_原文_.
ふぇるまーた2

かたよらず、こだわらず、とらわれず。好奇心のおもむくままにどこまでも。

2016年6月 奈良旅の記録 その9 栃尾観音堂

この日、泊まった宿はペンションミルキーウェイさん。


ちょっと画像がヘタすぎるので、ペンションのホームページに飛んでいただいた方が、印象がいいと思うのですが(笑)この画像の手前側が、すぐに天川大弁財天の駐車場になっています。



入り口によく手入れが行き届いたお庭があって、中でもこの植物、なんていうんだっけ?と2人とも思い出せなかった画像を貼っておきます(笑)

ペンションの玄関を入ったところに「夜も玄関の鍵は閉めないでください!」みたいなことが書いてあったのにびっくり。

天川さんは24時間お参りがOKな神社なので、そういう意味もあって24時間、鍵は開けておくようにという注意書きなのかも。

宿泊の手続きをしている時に、まずはまほろば館のおねえさんのご忠告に従って、わたしたちは「栃尾観音堂に行きたいのですが、歩いて行けますか?」と相談しました。

まほろば館では「一本道だし、宿に到着が2時代なら、余裕で夕飯までに帰って来れるんじゃない?」なんてアドバイスをくださっていたのですが、そうは言っても、なんでも自分達でなんとかしようとせずに、その道のプロに尋ねなさい!とのおねえさんの言葉を思い出して、言ってみることにしたのです。

そうしたら、聞いて大正解。

とても歩いて行ける距離感ではないことが判明(笑)

_提供データ_.
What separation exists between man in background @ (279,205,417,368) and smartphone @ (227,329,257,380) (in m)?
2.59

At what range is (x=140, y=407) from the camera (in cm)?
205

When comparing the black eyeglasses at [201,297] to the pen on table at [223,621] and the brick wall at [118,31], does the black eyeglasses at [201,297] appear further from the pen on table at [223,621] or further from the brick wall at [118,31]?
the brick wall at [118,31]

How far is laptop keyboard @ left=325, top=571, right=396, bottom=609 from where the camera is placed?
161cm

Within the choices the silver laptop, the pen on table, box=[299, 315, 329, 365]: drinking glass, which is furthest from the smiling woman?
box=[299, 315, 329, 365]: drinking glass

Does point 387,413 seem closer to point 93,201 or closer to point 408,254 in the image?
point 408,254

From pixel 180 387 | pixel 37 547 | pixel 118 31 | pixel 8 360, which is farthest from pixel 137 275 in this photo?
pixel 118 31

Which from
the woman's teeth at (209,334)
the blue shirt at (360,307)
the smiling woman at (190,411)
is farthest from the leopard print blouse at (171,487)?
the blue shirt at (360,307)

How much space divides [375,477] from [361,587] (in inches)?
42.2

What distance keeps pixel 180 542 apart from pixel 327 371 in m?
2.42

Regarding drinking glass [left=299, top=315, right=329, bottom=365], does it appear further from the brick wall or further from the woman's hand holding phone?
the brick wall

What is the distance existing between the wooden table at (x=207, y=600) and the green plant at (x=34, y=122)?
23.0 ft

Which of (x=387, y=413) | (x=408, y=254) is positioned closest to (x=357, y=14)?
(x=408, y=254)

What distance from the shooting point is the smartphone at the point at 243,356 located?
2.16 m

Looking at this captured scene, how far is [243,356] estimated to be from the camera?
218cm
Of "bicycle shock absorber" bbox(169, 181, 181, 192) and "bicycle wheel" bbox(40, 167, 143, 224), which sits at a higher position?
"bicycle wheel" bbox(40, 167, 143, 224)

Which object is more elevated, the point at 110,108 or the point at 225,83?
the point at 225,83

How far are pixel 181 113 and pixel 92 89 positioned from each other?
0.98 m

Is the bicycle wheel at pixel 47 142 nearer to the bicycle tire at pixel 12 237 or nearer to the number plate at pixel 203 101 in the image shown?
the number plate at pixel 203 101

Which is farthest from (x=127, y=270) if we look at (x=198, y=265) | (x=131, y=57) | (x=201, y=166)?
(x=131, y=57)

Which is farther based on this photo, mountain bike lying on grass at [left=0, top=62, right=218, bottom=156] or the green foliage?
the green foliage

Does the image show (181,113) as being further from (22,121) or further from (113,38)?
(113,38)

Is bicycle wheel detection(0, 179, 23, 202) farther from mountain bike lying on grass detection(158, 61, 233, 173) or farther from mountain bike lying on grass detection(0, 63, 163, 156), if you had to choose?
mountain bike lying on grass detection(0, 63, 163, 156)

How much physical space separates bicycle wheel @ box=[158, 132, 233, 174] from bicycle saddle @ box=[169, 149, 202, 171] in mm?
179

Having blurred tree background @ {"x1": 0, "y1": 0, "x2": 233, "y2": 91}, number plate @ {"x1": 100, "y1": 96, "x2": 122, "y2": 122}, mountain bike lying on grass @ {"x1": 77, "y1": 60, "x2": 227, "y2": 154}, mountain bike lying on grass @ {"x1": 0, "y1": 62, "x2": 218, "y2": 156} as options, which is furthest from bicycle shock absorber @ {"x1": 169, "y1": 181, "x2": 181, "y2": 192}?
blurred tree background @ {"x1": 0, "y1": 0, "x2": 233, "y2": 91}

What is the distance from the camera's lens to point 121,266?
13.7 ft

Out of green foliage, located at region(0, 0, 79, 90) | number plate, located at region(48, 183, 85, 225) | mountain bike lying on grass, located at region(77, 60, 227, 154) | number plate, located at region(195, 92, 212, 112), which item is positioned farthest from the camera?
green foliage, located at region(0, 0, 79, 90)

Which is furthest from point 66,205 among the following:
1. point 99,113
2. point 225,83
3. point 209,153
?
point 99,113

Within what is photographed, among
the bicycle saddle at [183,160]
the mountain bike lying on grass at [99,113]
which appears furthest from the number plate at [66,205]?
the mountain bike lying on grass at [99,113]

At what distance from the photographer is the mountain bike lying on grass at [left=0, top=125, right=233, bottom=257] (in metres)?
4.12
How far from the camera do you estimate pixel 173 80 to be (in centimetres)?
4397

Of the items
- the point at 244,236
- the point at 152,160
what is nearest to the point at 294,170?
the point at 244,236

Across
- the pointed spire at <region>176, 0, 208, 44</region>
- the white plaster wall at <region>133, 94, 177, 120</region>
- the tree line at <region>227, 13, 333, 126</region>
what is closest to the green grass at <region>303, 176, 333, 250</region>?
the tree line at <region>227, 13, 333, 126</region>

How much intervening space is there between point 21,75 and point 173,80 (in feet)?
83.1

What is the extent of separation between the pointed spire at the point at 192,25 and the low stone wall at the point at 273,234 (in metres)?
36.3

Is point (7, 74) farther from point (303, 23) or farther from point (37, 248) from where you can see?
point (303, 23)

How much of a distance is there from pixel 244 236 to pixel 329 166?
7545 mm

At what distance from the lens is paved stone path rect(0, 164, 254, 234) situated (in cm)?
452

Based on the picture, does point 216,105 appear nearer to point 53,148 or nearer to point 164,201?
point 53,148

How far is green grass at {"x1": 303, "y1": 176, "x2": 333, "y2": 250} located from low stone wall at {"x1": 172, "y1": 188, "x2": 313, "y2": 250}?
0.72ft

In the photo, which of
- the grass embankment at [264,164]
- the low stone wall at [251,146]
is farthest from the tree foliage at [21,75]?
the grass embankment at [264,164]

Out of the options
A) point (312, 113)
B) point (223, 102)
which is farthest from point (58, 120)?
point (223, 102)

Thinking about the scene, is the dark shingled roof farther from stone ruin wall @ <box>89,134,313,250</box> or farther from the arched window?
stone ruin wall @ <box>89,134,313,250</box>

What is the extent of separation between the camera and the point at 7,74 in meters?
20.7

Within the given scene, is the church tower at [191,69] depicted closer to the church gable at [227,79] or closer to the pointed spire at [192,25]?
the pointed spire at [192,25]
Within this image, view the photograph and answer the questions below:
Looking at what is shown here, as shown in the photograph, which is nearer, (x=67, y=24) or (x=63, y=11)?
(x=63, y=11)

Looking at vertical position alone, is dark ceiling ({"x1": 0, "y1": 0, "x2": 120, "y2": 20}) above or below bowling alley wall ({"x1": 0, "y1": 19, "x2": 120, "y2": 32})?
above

_課題 1_. 原文の筆者たちがこの日に泊まった宿の名前は何ですか?
_課題 2_. 原文に名前の出てくる施設(宿、神社、お堂、館)をすべて挙げてください。
_課題 3_. 原文の「天川さんは24時間お参りがO」から「そうしたら、聞いて大正解。」までを、末尾の語句も含めてそのまま書き写してください。

_解答例 1_. ペンションミルキーウェイです。

_解答例 2_. ペンションミルキーウェイ、天川大弁財天、まほろば館、栃尾観音堂

_解答例 3_.
天川さんは24時間お参りがOKな神社なので、そういう意味もあって24時間、鍵は開けておくようにという注意書きなのかも。

宿泊の手続きをしている時に、まずはまほろば館のおねえさんのご忠告に従って、わたしたちは「栃尾観音堂に行きたいのですが、歩いて行けますか?」と相談しました。

まほろば館では「一本道だし、宿に到着が2時代なら、余裕で夕飯までに帰って来れるんじゃない?」なんてアドバイスをくださっていたのですが、そうは言っても、なんでも自分達でなんとかしようとせずに、その道のプロに尋ねなさい!とのおねえさんの言葉を思い出して、言ってみることにしたのです。

そうしたら、聞いて大正解。